- Hands-On Q-Learning with Python
- Nazia Habib
- 478字
- 2021-06-24 15:13:18
Bandit optimization strategies
One strategy for deciding which arm to pull at this point is a simple greedy strategy; that is, pull the arm that currently looks best and don't worry about any of the other arms. This is, of course, a naive approach, because although arm 4 might currently look like the best arm to pull, we don't know yet whether any of the other arms will be better than 4.
An even worse outcome might be that since 2 was the first arm that we pulled that gave us a reward, we might decide to keep pulling it forever and never discover a potentially better arm such as 4. In optimization problems, we call this getting stuck on a local maximum, as illustrated in the following diagram.

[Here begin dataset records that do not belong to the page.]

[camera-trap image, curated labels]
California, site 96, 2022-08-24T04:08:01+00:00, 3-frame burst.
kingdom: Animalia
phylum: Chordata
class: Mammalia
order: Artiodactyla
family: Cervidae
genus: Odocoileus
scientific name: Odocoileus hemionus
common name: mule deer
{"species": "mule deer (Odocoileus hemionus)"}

When we are stuck on a local maximum, all of the reward values we see near us are less than our current reward value, so from our limited information state we think that we have reached an optimal path and should stay there and continue to collect rewards. From where we are, we can't see the global maximum that could give us more rewards if we were to seek it out and locate it:

Getting stuck on a local maximum happens when an agent continually takes stock of its available actions and chooses the same one over and over because it happens to be the current highest value. Because it cannot reach any states from where it is, this will give it enough information to increase the value of the other actions – note that it can never discover any values higher than the current local maximum if it does not branch out and take other actions.
There are other, better, strategies than the greedy strategy that we will use, starting with the epsilon-greedy strategy, which we will discuss in depth at the beginning of the Chapter 7, Decoupling Exploration and Exploitation in Multi-Armed Bandits, on solving bandit problems. Let's cover it briefly here.

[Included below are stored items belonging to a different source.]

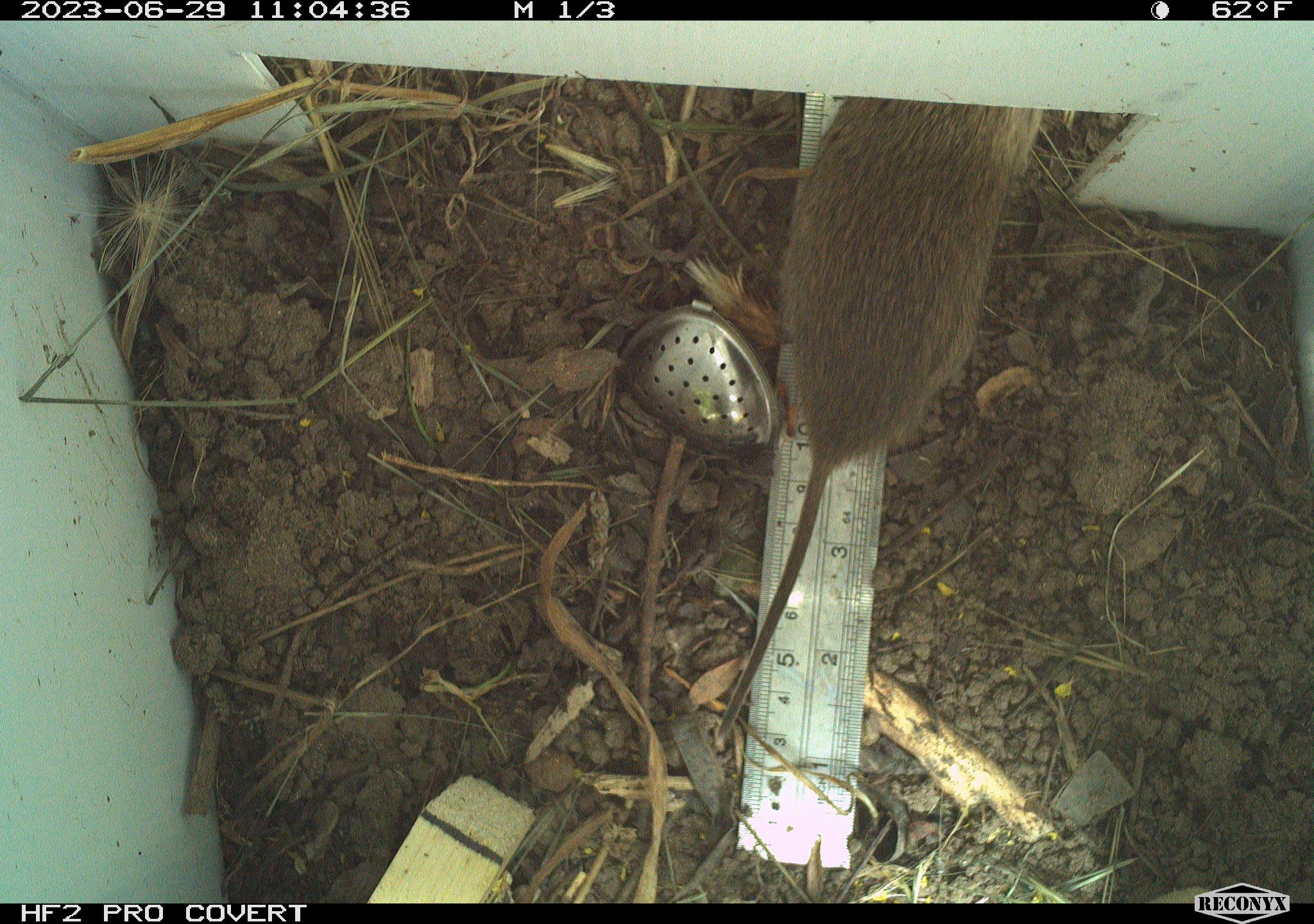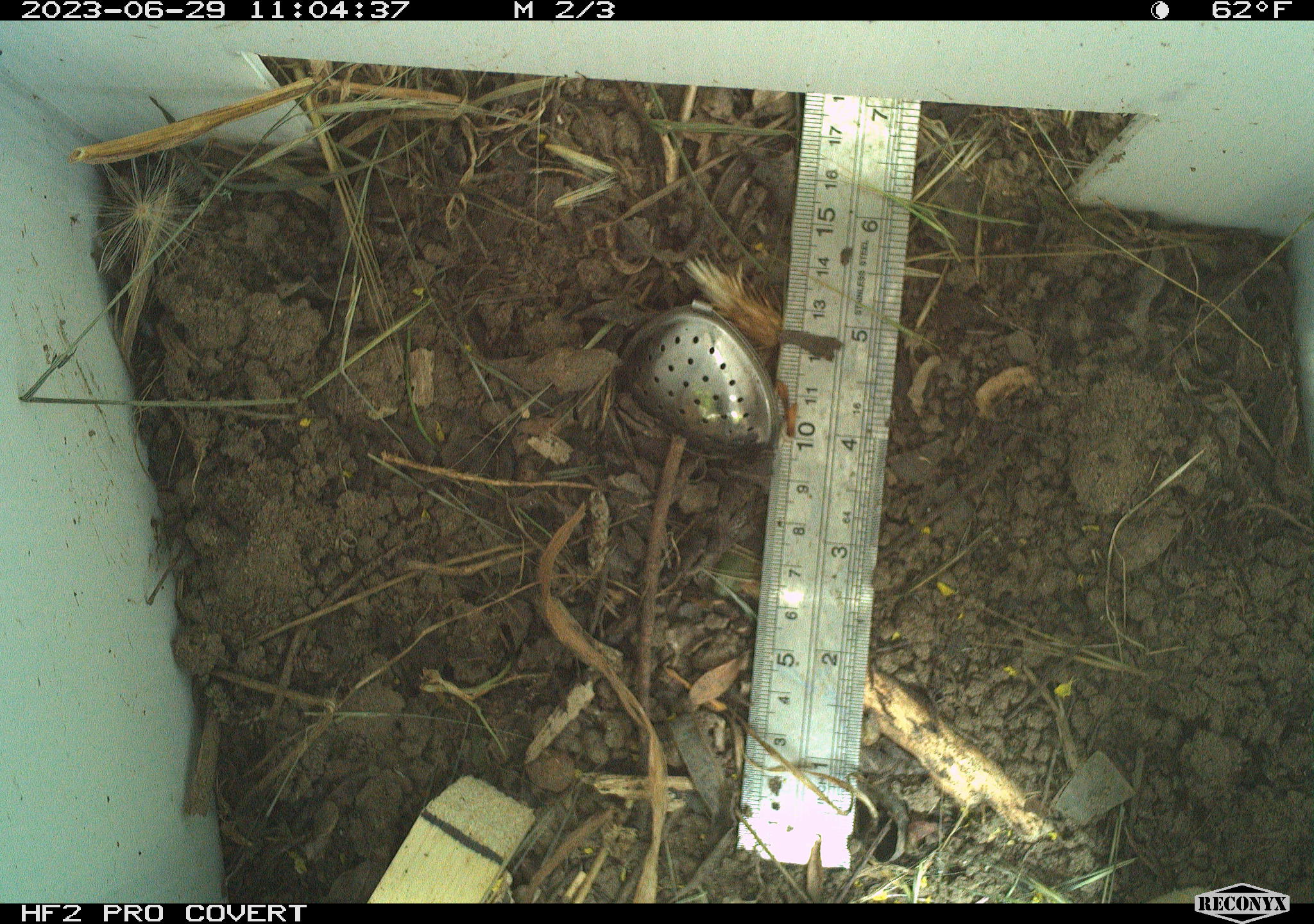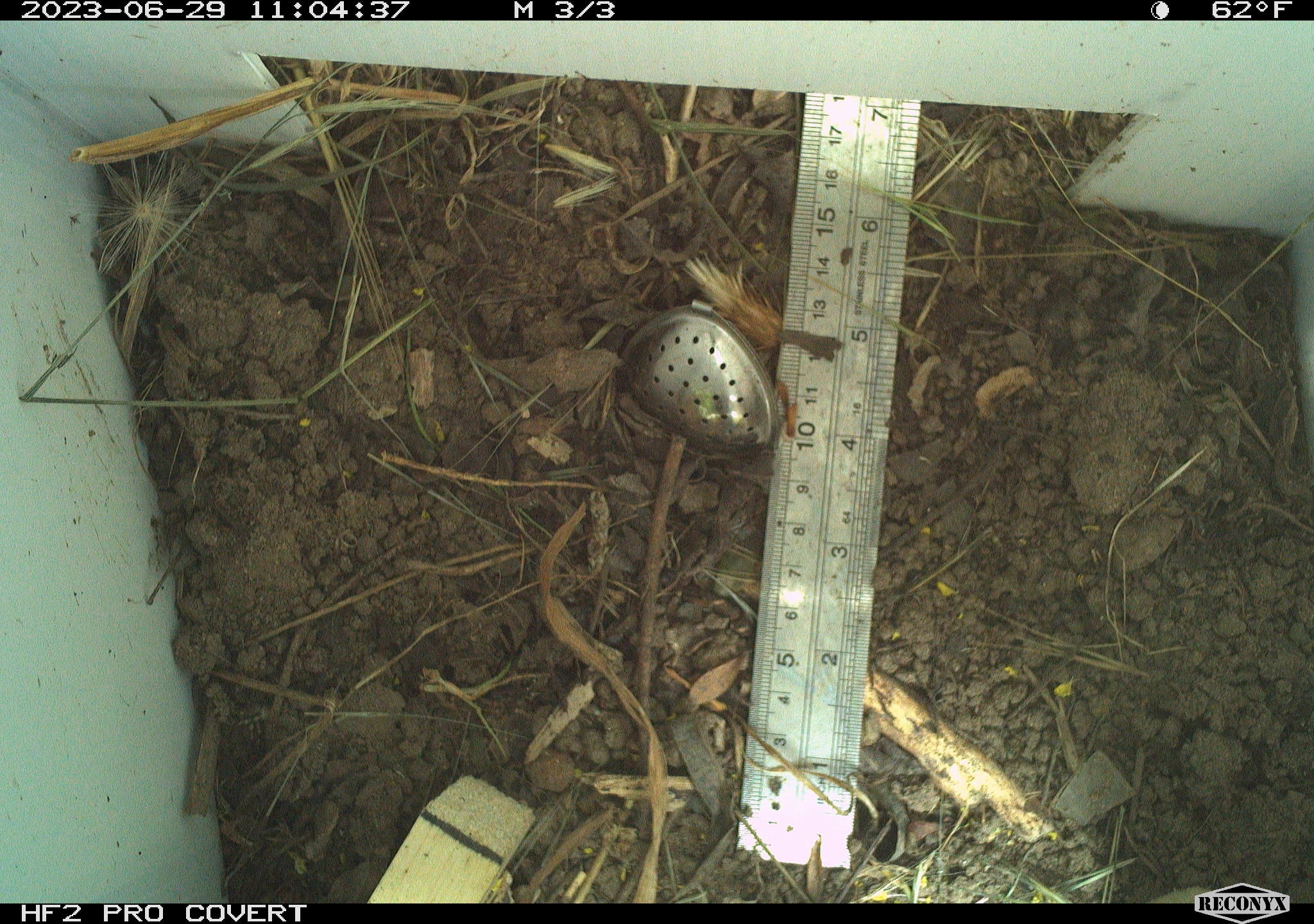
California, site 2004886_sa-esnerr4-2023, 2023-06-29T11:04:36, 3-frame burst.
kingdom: Animalia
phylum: Chordata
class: Mammalia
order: Rodentia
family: Cricetidae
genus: Microtus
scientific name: Microtus californicus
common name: california vole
California vole (Microtus californicus).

Remember that epsilon is the probability that we will take an action other than the current highest Q-valued action. Using the epsilon-greedy strategy, when epsilon = 0.1, an agent will choose the current highest Q-valued machine with the probability of 0.9 (1 - epsilon) and any other machine with the probability of 0.1.

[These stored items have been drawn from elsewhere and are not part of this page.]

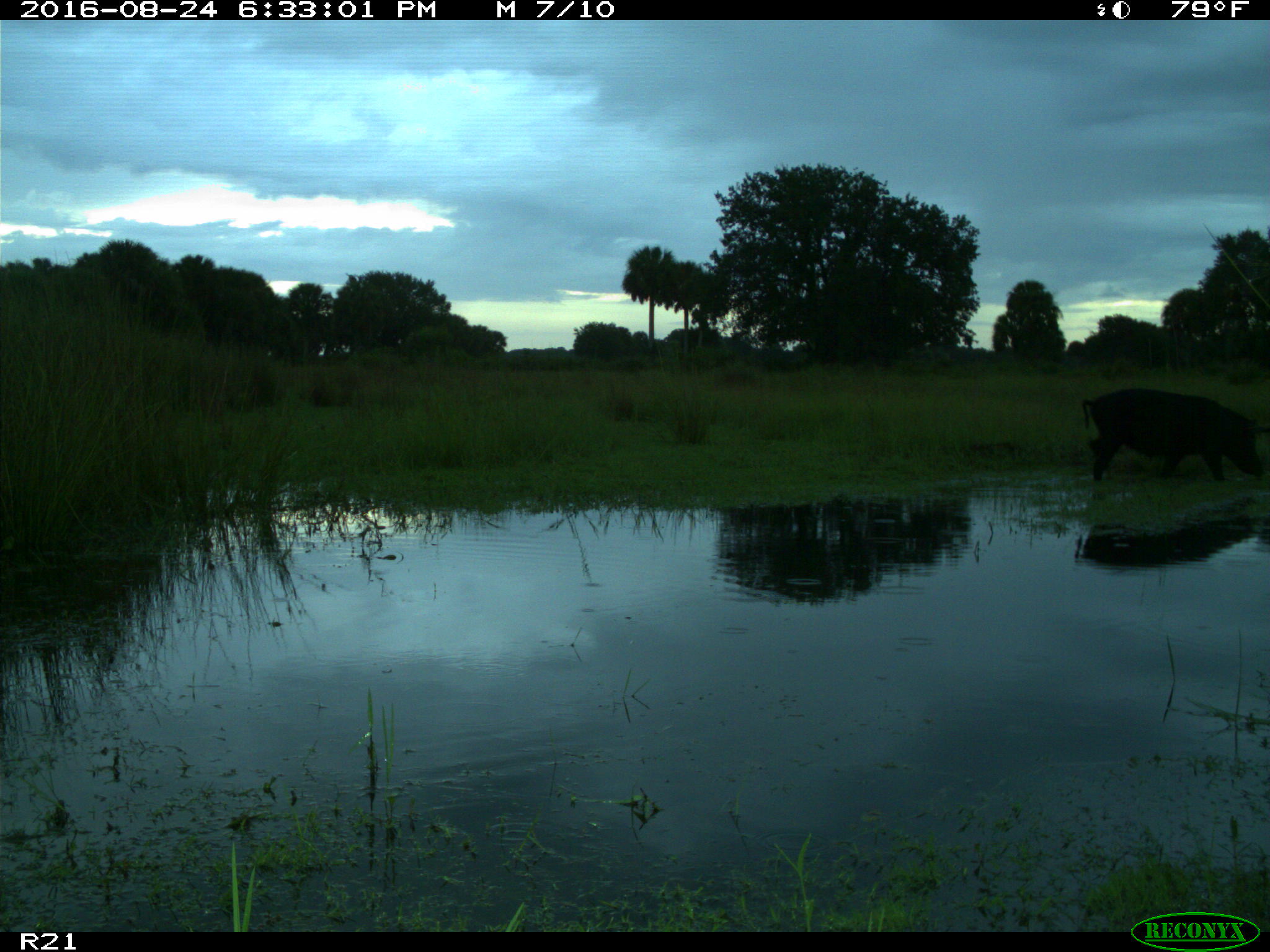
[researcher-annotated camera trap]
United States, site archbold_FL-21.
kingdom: Animalia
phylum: Chordata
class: Mammalia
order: Artiodactyla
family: Suidae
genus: Sus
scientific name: Sus scrofa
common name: wild boar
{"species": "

We can set the epsilon to any value we choose, and we can choose to decay it over time as we conduct repeated trials. As we'll see in our example implementations, epsilon-greedy strategies suffer when the agent gets stuck exploring a suboptimal path before it gets a chance to explore all paths and find the best one. Our goal will be to find a strategy that efficiently gets us to an optimal explore-exploit balance and brings us as quickly as possible to the highest-yielding action gradients (that is exploitation paths).